Copy out the passage from the piece on York's north entrances, starting with "The latter seems" and going on through "York County history.".
** Excerpted passage follows **
A neglected traffic island at the Interstate 83/North George Street interchange, north of York. What message is does this send to first-time visitors to the York area? (See additional photo of that intersection at bottom.)
York city’s north entrances needs to be spruced up. Or maybe more than that.
A bit of everything from the Retro York Facebook Group:
So much attention is given to York city’s south entrance near York Hospital that we aren’t looking at what motorists see entering from the north.
You see those weedy, gravelly traffic islands near Interstate 83/North George, that old service station near the I-83/Route 30 ramp and stuff such as the rusty utilities box at Route 30/Pennsylvania Avenue.
The latter seems easy to fix.
Either remove it or turn it over to artists, as they have done in Phoenixville in eastern Pennsylvania and elsewhere.
Tom Davidson responded with an idea on Facebook to make this more than an upgrade in aesthetics.
“I don’t see this simply as a beautification project, but a great opportunity to highlight the transportation history of York City,” he wrote.
A gift for your future self
So much volunteer love goes into curating and preserving York County history.
** End of Excerpted passage **
** Provided data follows **
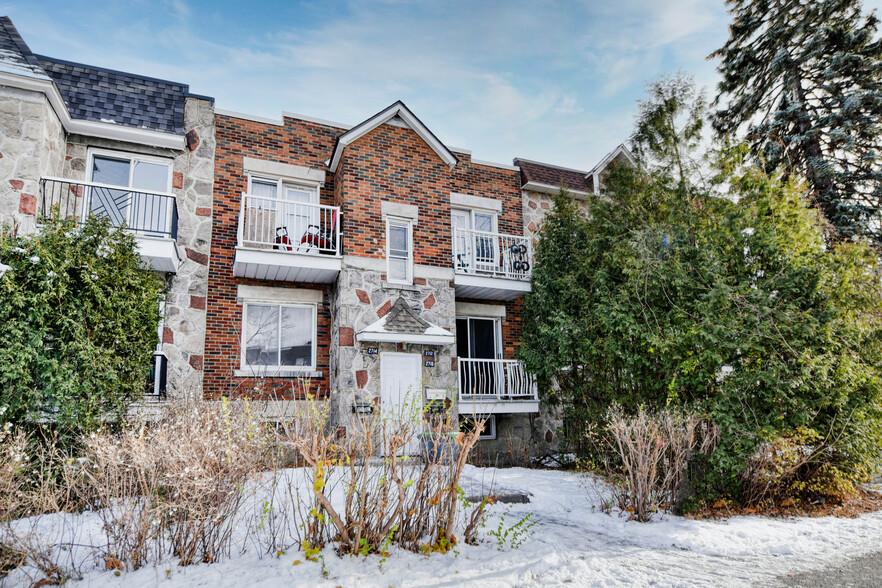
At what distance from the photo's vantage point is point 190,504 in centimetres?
455

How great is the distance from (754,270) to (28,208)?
39.0ft

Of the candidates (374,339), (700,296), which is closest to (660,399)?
(700,296)

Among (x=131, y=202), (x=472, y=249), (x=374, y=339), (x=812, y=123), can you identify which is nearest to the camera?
(x=131, y=202)

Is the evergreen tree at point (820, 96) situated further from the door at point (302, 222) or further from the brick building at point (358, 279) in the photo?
the door at point (302, 222)

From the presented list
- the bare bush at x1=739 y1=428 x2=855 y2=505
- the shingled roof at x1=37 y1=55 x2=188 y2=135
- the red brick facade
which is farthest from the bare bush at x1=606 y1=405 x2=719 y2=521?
the shingled roof at x1=37 y1=55 x2=188 y2=135

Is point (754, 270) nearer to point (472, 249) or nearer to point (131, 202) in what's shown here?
point (472, 249)

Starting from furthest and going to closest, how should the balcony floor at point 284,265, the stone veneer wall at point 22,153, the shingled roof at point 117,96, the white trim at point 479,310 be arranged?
the white trim at point 479,310, the shingled roof at point 117,96, the balcony floor at point 284,265, the stone veneer wall at point 22,153

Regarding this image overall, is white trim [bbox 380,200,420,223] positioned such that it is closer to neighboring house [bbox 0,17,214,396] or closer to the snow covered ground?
neighboring house [bbox 0,17,214,396]

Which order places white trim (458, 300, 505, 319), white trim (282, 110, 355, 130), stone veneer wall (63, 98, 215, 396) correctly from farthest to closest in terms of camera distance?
white trim (458, 300, 505, 319)
white trim (282, 110, 355, 130)
stone veneer wall (63, 98, 215, 396)

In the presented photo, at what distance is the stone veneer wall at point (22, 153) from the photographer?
8758 mm

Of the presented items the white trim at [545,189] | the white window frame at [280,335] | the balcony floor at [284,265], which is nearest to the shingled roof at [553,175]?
the white trim at [545,189]

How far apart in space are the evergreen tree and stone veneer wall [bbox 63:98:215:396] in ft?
43.3

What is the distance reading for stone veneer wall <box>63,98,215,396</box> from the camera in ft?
34.2

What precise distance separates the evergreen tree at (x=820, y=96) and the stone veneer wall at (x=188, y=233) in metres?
13.2
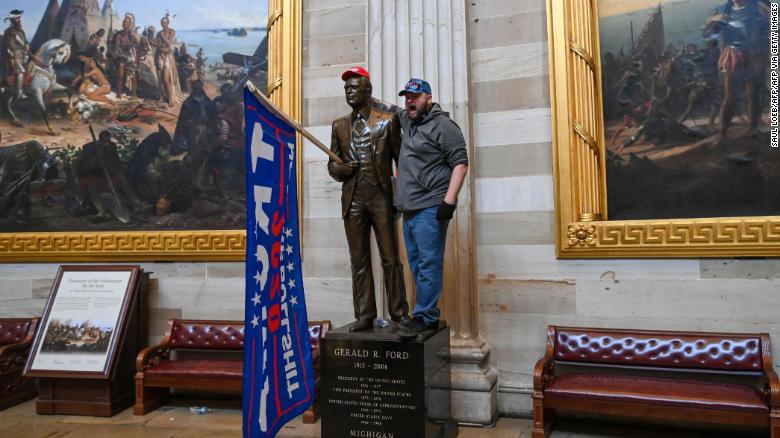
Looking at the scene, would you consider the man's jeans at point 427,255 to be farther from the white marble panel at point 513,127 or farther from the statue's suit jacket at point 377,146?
the white marble panel at point 513,127

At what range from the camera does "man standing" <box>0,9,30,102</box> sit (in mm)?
6387

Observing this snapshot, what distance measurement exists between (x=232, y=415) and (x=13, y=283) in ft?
10.7

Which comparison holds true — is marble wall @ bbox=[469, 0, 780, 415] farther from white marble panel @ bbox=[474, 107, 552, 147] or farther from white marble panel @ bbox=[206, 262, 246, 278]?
white marble panel @ bbox=[206, 262, 246, 278]

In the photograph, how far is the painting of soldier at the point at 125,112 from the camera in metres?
5.87

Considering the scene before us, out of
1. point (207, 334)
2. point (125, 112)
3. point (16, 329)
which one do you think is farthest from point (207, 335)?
point (125, 112)

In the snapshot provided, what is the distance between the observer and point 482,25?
16.8 feet

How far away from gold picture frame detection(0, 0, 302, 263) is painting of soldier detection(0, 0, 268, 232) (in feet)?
0.50

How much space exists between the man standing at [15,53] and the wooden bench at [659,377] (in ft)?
21.6

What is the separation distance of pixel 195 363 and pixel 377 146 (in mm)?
2801

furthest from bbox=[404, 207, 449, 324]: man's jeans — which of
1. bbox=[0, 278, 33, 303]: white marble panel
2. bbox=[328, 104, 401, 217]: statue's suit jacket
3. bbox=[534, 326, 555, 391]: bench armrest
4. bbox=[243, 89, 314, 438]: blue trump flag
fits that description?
bbox=[0, 278, 33, 303]: white marble panel

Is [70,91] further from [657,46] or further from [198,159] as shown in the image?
[657,46]

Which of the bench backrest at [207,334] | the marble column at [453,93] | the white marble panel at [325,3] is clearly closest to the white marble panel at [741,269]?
the marble column at [453,93]

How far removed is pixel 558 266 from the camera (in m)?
4.74

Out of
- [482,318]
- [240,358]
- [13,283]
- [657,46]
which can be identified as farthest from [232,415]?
[657,46]
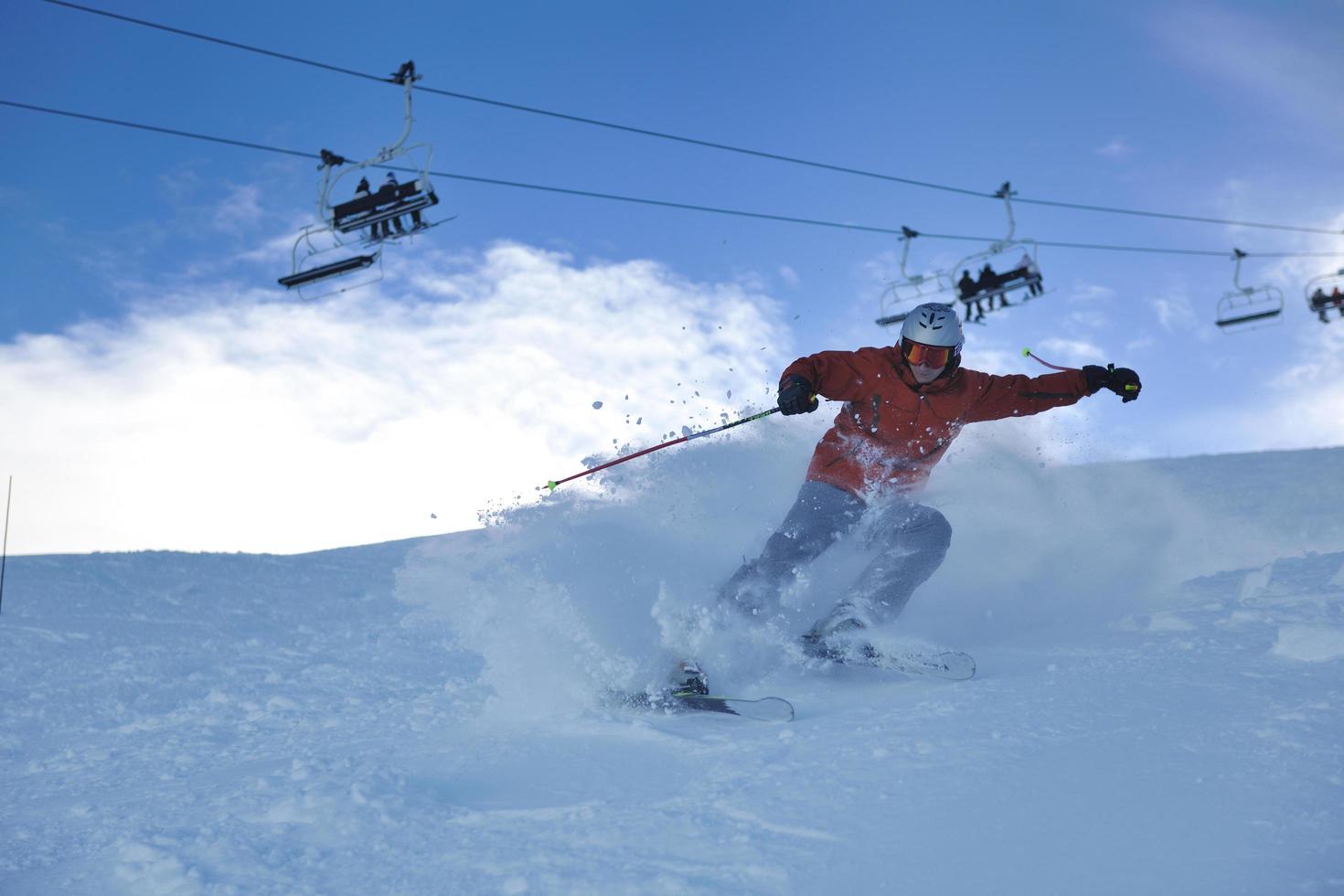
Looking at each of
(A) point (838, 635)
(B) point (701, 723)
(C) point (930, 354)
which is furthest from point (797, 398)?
(B) point (701, 723)

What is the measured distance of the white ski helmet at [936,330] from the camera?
4.02m

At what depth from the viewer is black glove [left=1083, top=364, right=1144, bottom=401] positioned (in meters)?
4.31

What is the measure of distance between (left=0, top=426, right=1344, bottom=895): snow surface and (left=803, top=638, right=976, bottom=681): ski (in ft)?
0.25

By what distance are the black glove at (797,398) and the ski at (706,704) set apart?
49.3 inches

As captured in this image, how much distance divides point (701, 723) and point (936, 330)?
6.56ft

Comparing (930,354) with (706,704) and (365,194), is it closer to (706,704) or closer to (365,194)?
(706,704)

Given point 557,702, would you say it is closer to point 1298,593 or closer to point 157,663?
point 157,663

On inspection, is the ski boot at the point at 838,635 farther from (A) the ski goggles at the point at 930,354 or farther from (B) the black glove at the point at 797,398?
(A) the ski goggles at the point at 930,354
** End of Provided data **
§ Response for this exercise
The latter seems easy to fix.
Either remove it or turn it over to artists, as they have done in Phoenixville in eastern Pennsylvania and elsewhere.
Tom Davidson responded with an idea on Facebook to make this more than an upgrade in aesthetics.
“I don’t see this simply as a beautification project, but a great opportunity to highlight the transportation history of York City,” he wrote.
A gift for your future self
So much volunteer love goes into curating and preserving York County history.